If you were asked to describe Christine Keeler in one word, for the majority of people in the country, even after 60 years, the result would be particularly unpleasant, certainly rude, and one seared through the broadcast media and Government circles as damning; and yet for her, Mandy Rice-Davies and Stephen Ward, it also meant scapegoat, the long held tradition of finding a patsy who will take the fall so that others don’t have too.
So much gossip and whole forests destroyed to make the Profumo Affair a lasting legacy of the ‘60s, the words pimp, immoral earnings and prostitute all making their way into the everyday language of the populace as they discussed with relish the fine details of how it seemed one young woman was able to bring a Government to its knees. However, there is so much more to this so called sordid tale, and as The Trial of Christine Keeler was very much at pains to show, it is the life of the those deemed and decried as playthings for the rich and famous that end up paying the heaviest price.
The affair between the then Minister for War and the naive girl has been called a scandal, one in which Stephen Ward paid for with his life but surely the true humiliation is one that has been played on the 99 percent of the country, those who were titillated by the exposure of a Government minister and who have handed down the lie and kept the façade of respectability up ever since.

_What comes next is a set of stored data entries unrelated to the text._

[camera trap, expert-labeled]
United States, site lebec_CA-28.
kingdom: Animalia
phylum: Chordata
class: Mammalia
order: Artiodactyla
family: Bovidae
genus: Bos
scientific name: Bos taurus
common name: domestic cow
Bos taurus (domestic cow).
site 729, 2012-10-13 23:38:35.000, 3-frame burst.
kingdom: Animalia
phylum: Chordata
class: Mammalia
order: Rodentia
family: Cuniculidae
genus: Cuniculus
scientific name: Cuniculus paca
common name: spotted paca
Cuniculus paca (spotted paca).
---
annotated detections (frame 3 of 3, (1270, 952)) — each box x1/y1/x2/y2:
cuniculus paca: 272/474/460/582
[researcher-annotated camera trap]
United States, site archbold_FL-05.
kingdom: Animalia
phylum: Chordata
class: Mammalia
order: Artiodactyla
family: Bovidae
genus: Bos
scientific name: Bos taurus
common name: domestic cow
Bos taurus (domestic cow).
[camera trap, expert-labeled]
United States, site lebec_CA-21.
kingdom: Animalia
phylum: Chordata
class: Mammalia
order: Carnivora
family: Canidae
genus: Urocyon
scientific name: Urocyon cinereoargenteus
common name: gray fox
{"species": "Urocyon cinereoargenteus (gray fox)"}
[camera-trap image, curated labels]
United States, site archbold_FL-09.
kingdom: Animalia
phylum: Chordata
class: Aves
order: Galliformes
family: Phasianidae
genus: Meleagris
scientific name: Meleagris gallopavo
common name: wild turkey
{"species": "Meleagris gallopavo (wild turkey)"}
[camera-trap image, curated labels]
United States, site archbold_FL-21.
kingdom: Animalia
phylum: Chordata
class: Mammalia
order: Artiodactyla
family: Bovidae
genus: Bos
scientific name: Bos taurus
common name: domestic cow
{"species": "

The Trial of Christine Keeler captures this and the events surrounding the affair with indignity running through its veins, and with excellent performances by Sophie Cookson as Christine Keeler, James Norton as Stephen Ward, Ben Miles as John Profumo, the exceptional Sam Troughton as D.S. John Burrows and Anthony Welsh as Aloysius ‘Lucky’ Gordon, this version of events is eye-catching, near the knuckle and arguably one that understands the price of the masses can always be bought by the lure of a story and a bundle of cash.
Lurid, shocking, brilliant, The Trial of Christine Keeler is the moment where hopefully eyes are opened fully to just how far the Establishment will go to keep themselves in power.